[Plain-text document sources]
^^^^^^^^
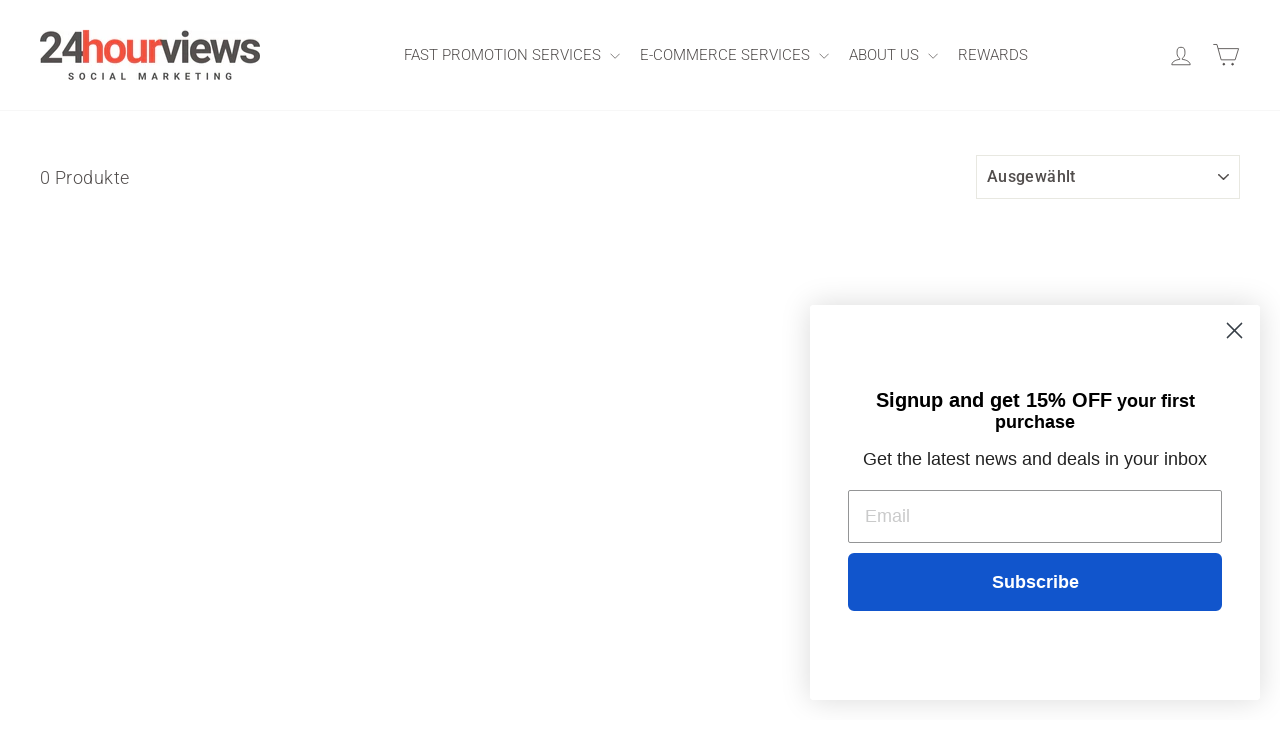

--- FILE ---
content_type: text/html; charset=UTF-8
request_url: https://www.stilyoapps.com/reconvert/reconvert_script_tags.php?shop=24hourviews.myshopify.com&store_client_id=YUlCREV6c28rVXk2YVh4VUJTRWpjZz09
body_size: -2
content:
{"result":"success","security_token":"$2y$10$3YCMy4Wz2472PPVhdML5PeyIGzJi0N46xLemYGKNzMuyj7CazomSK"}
^^^^^^^^
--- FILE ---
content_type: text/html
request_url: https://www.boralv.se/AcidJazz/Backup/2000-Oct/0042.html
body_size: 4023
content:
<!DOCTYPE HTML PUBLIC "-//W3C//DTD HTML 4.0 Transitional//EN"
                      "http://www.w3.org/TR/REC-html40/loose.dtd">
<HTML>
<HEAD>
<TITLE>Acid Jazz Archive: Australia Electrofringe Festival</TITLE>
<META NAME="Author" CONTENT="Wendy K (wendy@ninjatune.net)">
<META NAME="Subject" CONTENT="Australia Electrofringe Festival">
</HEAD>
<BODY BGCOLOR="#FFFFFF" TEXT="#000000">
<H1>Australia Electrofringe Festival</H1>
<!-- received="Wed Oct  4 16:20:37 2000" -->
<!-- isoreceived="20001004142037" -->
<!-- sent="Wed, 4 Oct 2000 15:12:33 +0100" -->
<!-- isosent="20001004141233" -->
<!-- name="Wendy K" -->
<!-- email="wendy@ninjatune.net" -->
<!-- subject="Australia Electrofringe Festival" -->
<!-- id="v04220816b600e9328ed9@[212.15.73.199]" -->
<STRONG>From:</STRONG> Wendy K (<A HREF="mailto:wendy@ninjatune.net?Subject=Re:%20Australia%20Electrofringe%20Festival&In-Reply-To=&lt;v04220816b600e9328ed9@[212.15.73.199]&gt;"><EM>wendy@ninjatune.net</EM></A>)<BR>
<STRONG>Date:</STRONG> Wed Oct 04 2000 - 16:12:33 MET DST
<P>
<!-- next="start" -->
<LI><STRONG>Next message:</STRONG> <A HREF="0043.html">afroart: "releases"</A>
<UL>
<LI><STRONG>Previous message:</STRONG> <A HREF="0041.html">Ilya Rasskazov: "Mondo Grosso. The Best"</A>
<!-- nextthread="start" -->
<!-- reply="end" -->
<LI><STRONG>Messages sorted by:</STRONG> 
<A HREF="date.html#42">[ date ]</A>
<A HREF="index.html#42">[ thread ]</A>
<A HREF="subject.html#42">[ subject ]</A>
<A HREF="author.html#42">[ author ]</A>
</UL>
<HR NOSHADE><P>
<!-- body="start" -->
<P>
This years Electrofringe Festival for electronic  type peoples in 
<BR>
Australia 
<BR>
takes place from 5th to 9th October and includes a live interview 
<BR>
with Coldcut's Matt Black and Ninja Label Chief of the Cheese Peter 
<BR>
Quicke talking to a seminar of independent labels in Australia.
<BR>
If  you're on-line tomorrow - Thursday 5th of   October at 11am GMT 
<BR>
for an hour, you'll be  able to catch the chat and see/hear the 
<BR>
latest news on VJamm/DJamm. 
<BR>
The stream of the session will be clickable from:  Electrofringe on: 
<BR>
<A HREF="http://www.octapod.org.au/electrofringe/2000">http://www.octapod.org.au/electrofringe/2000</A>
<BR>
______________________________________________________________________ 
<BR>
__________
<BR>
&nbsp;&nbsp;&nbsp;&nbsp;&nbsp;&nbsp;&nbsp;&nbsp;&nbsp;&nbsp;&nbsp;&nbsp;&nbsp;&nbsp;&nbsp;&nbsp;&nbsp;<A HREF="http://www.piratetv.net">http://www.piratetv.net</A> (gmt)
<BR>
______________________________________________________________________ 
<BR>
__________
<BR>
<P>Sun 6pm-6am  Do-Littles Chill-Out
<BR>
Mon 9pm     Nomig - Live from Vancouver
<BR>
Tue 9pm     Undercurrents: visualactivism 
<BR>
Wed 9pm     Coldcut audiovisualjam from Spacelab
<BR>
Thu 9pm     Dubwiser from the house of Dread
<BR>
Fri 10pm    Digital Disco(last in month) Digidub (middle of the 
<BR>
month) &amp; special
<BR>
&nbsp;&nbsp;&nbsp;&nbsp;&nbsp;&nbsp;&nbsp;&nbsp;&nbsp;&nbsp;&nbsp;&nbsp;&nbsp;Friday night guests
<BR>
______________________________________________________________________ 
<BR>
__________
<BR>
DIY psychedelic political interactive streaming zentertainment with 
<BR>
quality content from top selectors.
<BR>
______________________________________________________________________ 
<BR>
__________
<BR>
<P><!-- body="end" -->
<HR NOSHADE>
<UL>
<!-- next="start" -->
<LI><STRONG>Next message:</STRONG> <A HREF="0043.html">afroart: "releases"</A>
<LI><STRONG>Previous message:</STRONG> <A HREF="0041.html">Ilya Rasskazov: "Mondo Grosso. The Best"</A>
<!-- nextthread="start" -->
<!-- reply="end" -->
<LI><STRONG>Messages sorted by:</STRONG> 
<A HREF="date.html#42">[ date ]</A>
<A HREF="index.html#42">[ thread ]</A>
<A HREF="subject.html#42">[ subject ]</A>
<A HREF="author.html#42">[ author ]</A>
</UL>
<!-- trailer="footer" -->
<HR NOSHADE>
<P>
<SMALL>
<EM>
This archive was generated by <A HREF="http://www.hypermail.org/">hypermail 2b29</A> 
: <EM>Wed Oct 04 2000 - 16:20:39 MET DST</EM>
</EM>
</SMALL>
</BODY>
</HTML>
^^^^^^^^
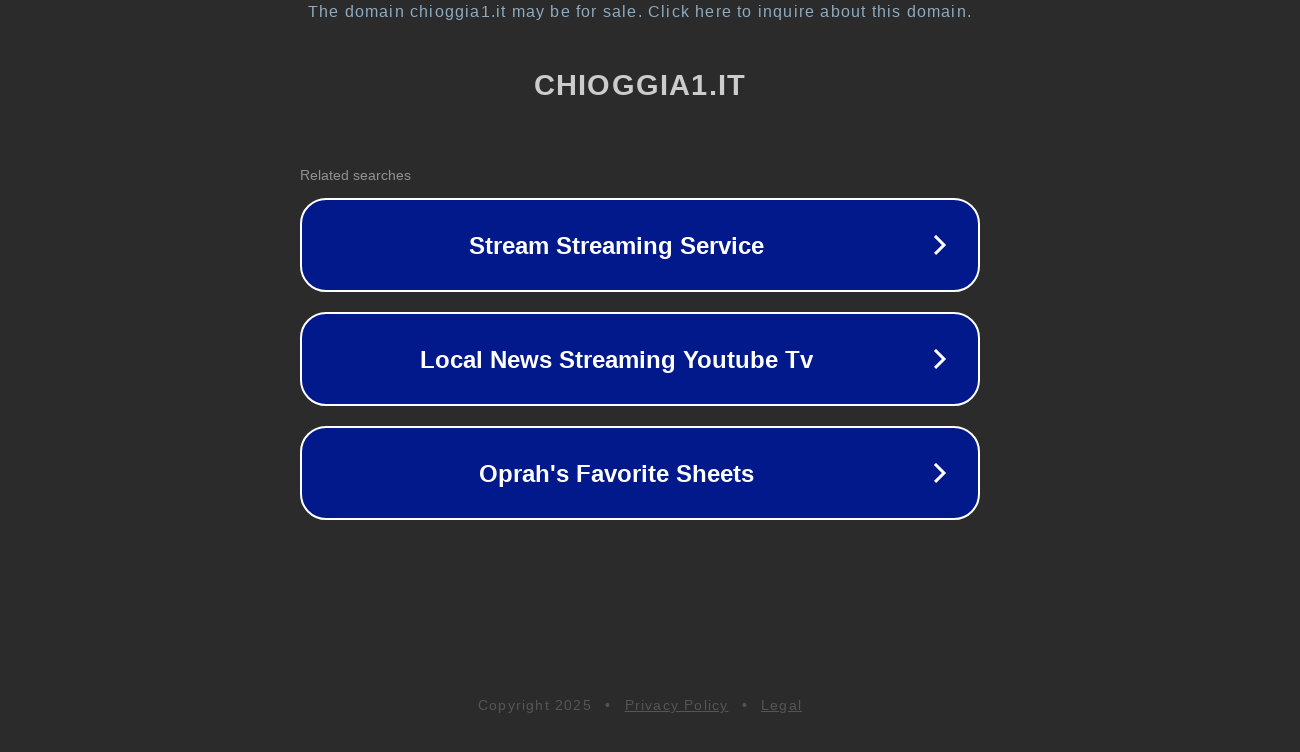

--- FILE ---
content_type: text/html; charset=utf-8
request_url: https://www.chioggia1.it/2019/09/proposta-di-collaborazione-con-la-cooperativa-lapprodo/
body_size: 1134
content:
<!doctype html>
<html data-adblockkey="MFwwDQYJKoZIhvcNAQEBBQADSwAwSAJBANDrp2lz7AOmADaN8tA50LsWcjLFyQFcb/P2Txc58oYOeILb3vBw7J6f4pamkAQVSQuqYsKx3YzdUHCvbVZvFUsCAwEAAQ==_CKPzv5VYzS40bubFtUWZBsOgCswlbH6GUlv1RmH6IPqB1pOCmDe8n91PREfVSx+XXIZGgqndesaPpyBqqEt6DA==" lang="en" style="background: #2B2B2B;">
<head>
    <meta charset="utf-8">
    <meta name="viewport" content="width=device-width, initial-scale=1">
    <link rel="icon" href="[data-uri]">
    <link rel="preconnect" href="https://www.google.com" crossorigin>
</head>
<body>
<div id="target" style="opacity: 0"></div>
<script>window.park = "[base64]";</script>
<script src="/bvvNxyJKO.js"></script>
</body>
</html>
^^^^^^^^
Instructions for the task:
Answer with the number alone: how many lines in the records include the word "This"?

Problem solution:
2